• [Task instructions] Every entry below needs to be copied exactly.

Saved entries
===============
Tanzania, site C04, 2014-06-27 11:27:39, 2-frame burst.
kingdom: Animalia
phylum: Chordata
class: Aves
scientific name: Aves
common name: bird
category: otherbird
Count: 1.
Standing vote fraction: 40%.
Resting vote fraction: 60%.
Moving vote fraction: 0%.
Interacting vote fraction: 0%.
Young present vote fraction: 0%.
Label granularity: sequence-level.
===============
• [Output of the exercise]
Tanzania, site C04, 2014-06-27 11:27:39, 2-frame burst.
kingdom: Animalia
phylum: Chordata
class: Aves
scientific name: Aves
common name: bird
category: otherbird
Count: 1.
Standing vote fraction: 40%.
Resting vote fraction: 60%.
Moving vote fraction: 0%.
Interacting vote fraction: 0%.
Young present vote fraction: 0%.
Label granularity: sequence-level.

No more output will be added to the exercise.